**Task requirements**
Set down the records once more, please, exactly and with the pictures left out.

**Input rows**
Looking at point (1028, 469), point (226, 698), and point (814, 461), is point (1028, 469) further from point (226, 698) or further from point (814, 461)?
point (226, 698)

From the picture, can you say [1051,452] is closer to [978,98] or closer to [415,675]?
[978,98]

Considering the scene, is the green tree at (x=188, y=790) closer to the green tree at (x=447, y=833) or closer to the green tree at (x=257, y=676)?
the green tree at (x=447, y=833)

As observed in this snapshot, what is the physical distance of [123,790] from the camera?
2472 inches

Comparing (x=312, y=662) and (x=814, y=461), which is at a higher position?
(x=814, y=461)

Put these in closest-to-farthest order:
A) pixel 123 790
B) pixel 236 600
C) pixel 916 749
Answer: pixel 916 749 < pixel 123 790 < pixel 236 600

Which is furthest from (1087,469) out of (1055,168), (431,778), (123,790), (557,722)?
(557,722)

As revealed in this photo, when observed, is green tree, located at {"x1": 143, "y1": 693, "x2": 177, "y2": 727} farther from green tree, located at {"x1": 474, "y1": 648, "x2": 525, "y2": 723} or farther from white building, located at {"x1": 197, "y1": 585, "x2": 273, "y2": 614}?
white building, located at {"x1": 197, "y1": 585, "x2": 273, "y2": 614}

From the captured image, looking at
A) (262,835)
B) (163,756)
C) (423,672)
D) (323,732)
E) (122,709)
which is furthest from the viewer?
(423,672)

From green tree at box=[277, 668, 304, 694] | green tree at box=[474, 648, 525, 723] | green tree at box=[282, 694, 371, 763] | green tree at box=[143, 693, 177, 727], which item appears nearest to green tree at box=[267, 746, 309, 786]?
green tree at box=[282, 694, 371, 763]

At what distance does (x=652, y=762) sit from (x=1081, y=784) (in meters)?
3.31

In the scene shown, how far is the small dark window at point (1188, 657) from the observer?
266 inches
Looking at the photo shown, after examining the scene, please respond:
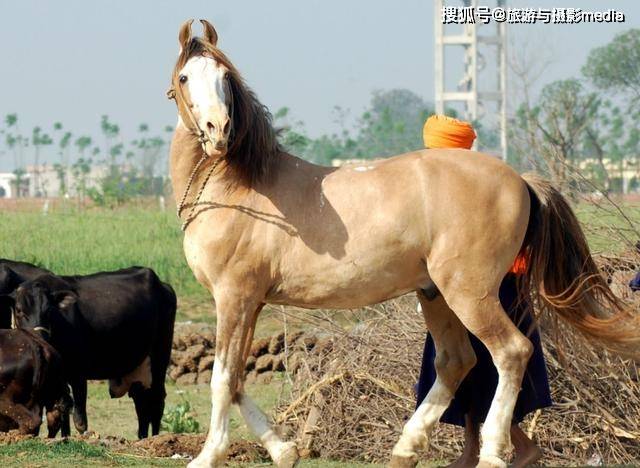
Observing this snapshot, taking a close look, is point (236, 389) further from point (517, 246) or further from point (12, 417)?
point (12, 417)

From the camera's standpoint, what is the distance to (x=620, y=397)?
329 inches

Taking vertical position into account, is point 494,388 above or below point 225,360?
below

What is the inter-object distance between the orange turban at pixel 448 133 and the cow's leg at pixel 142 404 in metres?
5.21

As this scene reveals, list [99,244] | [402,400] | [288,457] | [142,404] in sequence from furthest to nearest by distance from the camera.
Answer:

**Answer**
Looking at point (1028, 469), point (226, 698), and point (814, 461), is point (1028, 469) further from point (226, 698) or further from point (814, 461)?
point (226, 698)

From the picture, can you say [1051,452] is closer to [978,98] or closer to [415,675]?
[978,98]

Considering the scene, is the green tree at (x=188, y=790) closer to the green tree at (x=447, y=833) or closer to the green tree at (x=257, y=676)?
the green tree at (x=447, y=833)

As observed in this snapshot, what is the physical distance of [123,790] from the camera?
2472 inches

Comparing (x=312, y=662) and (x=814, y=461), which is at a higher position?
(x=814, y=461)

Put these in closest-to-farthest order:
A) pixel 123 790
B) pixel 236 600
C) pixel 916 749
Answer: pixel 916 749 < pixel 123 790 < pixel 236 600

Which is furthest from (1087,469) out of (1055,168), (431,778), (123,790), (557,722)?
(557,722)

As revealed in this photo, when observed, is green tree, located at {"x1": 143, "y1": 693, "x2": 177, "y2": 727} farther from green tree, located at {"x1": 474, "y1": 648, "x2": 525, "y2": 723} or farther from white building, located at {"x1": 197, "y1": 585, "x2": 273, "y2": 614}?
white building, located at {"x1": 197, "y1": 585, "x2": 273, "y2": 614}

From the captured image, looking at
A) (262,835)
B) (163,756)
C) (423,672)
D) (323,732)
E) (122,709)
which is furthest from the viewer?
(423,672)

From green tree at box=[277, 668, 304, 694] | green tree at box=[474, 648, 525, 723] | green tree at box=[282, 694, 371, 763] | green tree at box=[143, 693, 177, 727], which item appears nearest to green tree at box=[267, 746, 309, 786]?
green tree at box=[282, 694, 371, 763]

At what distance does (x=652, y=762) sit from (x=1081, y=784) (in meters)?
3.31

In the scene shown, how far is the small dark window at point (1188, 657) from the observer?
266 inches
Looking at the photo shown, after examining the scene, please respond:
Observing this snapshot, taking a close look, is point (236, 389) further from point (517, 246) or further from point (12, 417)?
point (12, 417)

From the camera's standpoint, what is the distance to (x=620, y=397)?
329 inches

Taking vertical position into account, is point 494,388 above or below point 225,360?
below

What is the inter-object distance between the orange turban at pixel 448 133 and the cow's leg at pixel 142 404 in metres?
5.21

As this scene reveals, list [99,244] | [402,400] | [288,457] | [142,404] in sequence from furthest to nearest by distance from the camera.
Answer:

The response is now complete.